В этом и заключается жизненная гармония и уравновешенность: то, что одни делают впервые с вдохновением и восторгом первопроходцев, другие совершают в сотый раз, неохотно, молча, по заведенной привычке. Мир, в котором все бы происходило впервые, был бы прекрасен и безумен; мир, состоящий лишь из вещей, проделанных в сотый раз, был бы отвратителен, вечно одинаков и почти разумен. Только у поэзии есть привилегия — все виденное видеть впервые и говорить обо всем впервые с тех самых пор, как стоит мир.
1935
Молодое поколение
Каждый раз, когда я
В мои детские годы еще существовали старые люди; это были мужчины лет сорока и выше, в большинстве своем усатые, с длинною трубкою, мрачным взглядом и, главное, с глубоким презрением к зеленой молодежи. В сорок лет эти мужчины назывались зрелыми, а в пятьдесят, как говорится, видели Авраама, с чего и начинался преклонный возраст. Борода и меланхолическая серьезность были идеалом двадцатилетних; молодые люди стыдились своей молодости, считая ее слабостью и недостатком. Едва человек достигал совершеннолетия, как старался показать, что ему, мол, знаком горький жизненный опыт, и рассуждал о многом с разочарованностью мужа, давно уже не питающего никаких иллюзий. Внешне свое отношение к жизни они выражали богатой растительностью, егерскими рубашками [85] и установившимися привычками, такими, например, как постоянное место в трактире или своя пивная кружка.
85
Егерские рубашки… — Рубашки из чистой шерсти, производились по предложению немецкого естествоиспытателя и врача Густава Егера (1832–1916).

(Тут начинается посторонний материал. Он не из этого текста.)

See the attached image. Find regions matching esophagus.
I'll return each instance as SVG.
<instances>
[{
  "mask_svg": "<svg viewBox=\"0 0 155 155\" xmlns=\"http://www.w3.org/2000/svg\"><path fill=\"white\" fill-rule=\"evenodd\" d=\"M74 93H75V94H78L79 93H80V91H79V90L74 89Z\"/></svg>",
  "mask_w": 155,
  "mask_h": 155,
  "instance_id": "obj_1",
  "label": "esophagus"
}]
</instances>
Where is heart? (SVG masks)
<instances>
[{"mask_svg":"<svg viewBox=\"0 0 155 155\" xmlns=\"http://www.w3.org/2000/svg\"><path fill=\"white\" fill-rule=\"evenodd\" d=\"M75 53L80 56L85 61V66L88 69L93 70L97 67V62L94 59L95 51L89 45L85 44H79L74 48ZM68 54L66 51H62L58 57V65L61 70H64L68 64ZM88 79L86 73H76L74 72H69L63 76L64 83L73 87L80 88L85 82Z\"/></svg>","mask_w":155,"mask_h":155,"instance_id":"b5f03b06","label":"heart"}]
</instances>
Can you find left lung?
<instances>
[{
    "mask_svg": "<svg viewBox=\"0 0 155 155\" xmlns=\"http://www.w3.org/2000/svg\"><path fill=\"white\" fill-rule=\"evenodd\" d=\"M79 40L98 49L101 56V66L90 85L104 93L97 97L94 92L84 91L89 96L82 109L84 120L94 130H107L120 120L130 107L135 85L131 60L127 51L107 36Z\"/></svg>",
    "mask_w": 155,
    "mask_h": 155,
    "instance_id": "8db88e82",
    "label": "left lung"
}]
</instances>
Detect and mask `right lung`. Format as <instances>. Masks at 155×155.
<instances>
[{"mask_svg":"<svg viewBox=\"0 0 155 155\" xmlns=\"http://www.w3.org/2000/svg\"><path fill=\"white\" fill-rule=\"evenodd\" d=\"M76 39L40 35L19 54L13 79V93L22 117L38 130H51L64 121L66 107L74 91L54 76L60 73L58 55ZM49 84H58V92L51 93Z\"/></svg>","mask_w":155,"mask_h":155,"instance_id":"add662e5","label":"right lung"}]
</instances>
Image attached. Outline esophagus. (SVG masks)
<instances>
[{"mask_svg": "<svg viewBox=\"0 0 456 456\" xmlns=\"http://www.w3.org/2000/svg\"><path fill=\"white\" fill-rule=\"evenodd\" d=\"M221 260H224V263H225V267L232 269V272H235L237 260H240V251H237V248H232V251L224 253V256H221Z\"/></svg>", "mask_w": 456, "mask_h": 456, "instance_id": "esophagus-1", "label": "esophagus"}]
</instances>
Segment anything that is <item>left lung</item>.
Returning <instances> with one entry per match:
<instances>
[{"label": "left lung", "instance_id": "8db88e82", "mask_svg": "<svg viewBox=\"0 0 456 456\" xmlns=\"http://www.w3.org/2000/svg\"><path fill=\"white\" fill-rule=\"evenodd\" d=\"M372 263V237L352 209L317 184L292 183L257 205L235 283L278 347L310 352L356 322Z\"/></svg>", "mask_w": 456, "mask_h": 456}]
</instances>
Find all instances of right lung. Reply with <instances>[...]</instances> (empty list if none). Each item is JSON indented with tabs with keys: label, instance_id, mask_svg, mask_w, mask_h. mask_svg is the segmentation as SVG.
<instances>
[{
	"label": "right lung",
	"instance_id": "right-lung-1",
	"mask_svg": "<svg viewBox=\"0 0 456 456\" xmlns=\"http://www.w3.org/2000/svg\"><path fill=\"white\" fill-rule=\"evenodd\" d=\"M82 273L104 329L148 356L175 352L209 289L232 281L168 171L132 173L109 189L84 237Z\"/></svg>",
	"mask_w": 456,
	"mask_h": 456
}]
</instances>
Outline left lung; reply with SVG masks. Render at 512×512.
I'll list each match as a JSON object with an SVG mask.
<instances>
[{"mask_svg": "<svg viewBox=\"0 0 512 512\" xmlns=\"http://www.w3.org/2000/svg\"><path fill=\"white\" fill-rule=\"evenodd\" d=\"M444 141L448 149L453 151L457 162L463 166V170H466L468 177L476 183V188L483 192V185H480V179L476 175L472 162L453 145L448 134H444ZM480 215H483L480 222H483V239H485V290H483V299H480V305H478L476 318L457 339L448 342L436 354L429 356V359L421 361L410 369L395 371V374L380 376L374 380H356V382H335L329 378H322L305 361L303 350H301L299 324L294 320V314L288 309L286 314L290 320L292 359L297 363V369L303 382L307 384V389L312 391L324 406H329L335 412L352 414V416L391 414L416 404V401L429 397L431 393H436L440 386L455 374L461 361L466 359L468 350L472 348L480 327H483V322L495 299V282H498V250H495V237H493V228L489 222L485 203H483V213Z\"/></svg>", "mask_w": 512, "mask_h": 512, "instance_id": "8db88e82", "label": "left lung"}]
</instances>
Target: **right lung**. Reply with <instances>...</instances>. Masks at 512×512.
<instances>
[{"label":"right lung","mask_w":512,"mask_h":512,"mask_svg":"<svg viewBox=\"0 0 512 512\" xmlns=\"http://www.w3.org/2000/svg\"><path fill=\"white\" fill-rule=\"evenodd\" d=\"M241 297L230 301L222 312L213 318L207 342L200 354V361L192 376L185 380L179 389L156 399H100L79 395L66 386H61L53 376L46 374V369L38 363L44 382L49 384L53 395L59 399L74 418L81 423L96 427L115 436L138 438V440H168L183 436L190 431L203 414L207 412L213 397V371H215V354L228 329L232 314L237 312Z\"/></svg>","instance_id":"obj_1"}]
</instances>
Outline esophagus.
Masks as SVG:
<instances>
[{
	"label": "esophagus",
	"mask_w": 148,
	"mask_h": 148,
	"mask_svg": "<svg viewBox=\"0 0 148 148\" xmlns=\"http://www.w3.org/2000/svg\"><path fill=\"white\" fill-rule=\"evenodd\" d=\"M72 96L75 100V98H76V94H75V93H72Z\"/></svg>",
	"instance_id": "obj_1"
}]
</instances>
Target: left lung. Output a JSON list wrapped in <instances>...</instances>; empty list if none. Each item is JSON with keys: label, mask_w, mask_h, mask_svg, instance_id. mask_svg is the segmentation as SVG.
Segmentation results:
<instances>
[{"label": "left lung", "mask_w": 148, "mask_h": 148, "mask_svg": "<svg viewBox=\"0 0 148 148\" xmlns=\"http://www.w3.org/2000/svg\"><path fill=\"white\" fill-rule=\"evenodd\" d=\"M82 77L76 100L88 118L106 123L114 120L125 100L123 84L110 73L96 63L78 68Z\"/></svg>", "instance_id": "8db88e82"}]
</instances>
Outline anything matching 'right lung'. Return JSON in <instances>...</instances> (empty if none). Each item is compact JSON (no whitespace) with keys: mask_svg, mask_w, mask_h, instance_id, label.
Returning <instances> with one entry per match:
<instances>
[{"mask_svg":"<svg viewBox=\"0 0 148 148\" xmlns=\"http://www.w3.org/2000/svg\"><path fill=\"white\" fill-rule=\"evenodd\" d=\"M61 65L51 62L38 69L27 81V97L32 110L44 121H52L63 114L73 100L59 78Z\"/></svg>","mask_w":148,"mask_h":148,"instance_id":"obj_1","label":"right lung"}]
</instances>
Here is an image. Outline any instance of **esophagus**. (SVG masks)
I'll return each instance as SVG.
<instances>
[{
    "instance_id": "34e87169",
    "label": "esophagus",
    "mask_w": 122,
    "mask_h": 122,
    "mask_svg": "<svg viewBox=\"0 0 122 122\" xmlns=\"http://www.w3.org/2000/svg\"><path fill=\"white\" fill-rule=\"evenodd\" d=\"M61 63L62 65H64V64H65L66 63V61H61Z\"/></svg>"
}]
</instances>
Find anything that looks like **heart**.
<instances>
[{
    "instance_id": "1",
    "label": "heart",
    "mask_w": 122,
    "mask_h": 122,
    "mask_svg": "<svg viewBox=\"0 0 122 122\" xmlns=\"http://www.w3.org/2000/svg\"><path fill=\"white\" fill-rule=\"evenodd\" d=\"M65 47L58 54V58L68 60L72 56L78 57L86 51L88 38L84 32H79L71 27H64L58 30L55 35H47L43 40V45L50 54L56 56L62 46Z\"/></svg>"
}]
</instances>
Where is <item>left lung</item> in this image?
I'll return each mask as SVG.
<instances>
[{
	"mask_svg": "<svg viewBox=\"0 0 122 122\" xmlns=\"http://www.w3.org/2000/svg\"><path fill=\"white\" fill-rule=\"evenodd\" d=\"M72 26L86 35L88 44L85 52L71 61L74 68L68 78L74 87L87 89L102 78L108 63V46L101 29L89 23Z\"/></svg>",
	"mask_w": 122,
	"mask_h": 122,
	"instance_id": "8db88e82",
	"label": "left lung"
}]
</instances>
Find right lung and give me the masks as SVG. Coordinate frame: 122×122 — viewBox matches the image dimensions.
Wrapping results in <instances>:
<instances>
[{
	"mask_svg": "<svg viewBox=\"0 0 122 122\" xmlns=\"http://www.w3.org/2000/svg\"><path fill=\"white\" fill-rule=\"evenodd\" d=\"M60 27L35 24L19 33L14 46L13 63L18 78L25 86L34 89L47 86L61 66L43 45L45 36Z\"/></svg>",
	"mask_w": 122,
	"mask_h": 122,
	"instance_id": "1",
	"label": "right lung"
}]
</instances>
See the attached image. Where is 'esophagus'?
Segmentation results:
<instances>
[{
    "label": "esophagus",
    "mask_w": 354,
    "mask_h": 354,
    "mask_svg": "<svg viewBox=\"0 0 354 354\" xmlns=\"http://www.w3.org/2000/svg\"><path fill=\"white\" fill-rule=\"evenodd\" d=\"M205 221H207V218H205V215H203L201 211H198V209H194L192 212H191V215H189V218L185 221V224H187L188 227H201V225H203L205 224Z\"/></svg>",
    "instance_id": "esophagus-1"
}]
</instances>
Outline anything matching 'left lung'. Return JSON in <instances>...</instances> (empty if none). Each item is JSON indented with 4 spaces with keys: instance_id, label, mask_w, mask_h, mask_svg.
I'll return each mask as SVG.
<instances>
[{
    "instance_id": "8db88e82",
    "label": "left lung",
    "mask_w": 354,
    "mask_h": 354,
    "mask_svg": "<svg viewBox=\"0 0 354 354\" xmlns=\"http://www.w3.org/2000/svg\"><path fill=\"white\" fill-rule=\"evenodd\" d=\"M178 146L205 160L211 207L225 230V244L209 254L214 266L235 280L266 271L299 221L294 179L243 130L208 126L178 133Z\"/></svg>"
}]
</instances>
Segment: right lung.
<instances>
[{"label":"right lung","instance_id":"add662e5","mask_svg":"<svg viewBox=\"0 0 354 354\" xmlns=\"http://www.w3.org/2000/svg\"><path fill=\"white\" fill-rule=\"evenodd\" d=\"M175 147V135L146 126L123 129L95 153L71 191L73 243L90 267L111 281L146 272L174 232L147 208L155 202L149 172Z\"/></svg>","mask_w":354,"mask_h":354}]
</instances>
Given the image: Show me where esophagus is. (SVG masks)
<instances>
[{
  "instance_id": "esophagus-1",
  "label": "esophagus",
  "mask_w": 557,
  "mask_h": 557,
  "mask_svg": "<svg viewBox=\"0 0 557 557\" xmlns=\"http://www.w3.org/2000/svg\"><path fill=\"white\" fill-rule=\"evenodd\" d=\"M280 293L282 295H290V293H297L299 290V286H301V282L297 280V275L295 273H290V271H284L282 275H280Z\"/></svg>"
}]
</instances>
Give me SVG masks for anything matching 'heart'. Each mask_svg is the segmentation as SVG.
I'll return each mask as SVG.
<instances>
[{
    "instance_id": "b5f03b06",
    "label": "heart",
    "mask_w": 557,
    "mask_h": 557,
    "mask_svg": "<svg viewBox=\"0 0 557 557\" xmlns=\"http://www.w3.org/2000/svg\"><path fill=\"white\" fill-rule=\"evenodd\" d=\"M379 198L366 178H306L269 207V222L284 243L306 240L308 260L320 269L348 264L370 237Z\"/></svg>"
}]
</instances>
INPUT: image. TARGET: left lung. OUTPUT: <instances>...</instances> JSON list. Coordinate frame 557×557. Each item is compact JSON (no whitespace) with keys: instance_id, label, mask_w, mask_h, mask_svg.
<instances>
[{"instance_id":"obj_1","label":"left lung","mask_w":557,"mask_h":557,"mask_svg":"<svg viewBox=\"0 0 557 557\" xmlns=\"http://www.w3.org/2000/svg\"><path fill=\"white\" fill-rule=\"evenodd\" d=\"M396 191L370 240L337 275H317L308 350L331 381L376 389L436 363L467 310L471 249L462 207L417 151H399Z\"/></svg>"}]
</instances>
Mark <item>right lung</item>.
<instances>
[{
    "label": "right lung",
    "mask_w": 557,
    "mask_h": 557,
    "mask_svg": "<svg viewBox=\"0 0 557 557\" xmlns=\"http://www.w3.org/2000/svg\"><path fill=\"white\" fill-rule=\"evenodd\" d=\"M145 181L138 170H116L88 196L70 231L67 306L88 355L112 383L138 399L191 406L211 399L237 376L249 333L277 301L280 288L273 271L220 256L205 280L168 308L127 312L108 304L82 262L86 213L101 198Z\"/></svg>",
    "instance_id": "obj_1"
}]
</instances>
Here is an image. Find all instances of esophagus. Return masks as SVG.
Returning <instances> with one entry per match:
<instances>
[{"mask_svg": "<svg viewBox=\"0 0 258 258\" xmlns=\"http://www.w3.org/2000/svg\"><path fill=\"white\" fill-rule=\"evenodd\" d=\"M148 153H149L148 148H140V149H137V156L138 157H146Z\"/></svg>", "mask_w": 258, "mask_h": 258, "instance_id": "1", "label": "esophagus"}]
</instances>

Посмотрите, каким парнем, каким молодцом выглядит современный пятидесятилетний мужчина по сравнению с солидным и угрюмым тридцатилетним мужчиною прошлого; посмотрите, как он скачет, как пляшет, как ездит, — лицо при этом румяное и гладкое, точно детская попка, — на всем, на чем только можно ездить. Если вы хотите ему польстить, назовите его «молодой человек» и перепутайте «молодого человека» с его же внуком. Ни одному Воронову не удастся произвести такого омоложения [86] ; это результат иного взгляда на жизнь; люди помолодели, потому что перестали становиться старыми. Пока мы еще не придумали, как называть двадцатый век, — то ли веком автомобилей, то ли веком радио. Его следовало бы назвать веком молодых людей; ибо тут-то и произошли наиболее глубокие перемены по сравнению с минувшим столетием. Люди — если только они не рассуждают о политике и не пишут передовиц — стали веселее, чем прежде; мне кажется даже, что и здоровее. Бывают, конечно, умрет такой шестидесятилетний юноша; все мы удивимся и покачаем головой над такой преждевременной кончиной. Уже не видно ныне долгожителей, нет мужей, поседевших в тяжелой борьбе, почти не осталось величественных старцев; зато сколько великолепных парней, которые еще в семьдесят пять лет сажают деревья и прыгают через овраги. В отличие от тех, чья молодость довольно коротка, эти юноши преклонных лет несут свою молодость гораздо скромнее; они не кричат о себе «мы молодые», не называют себя «молодым поколением» и явно не показывают, что хотят перевернуть мир. В конце концов человек привыкает к своей молодости и перестает ею громко похваляться; только те, кому молодость далась с трудом, держат себя вызывающе, как нувориши. Но постойте, у вас это тоже пройдет, если будете молодыми слишком долго.
86
Воронов Сергей Александрович (1866–1951) — русский врач, с восемнадцати лет живший во Франции; разработал метод омоложения с помощью пересадки половых желез обезьян, который оказался малоэффективным.
Если бы суждено было появиться поколению, которое захотело бы принести в современный мир нечто новое, это было бы поколение двадцати- или тридцатилетних старцев с длинными ниспадающими бородами, установившимися привычками. Они с укоризной смотрели бы на современных поседевших юношей и презирали их, как стадо, неопытное и легкомысленное. Они говорили бы о своих болезнях и чаще вспоминали о смерти, о своих разочарованиях и о всяких жизненных мытарствах. Однако, пока я наблюдаю жизнь, родятся, наоборот, совсем молодые люди и даже просто дети. Еще никто такого не знал, чтобы мир хотел состариться. Дурная привычка стареть пережила самое себя.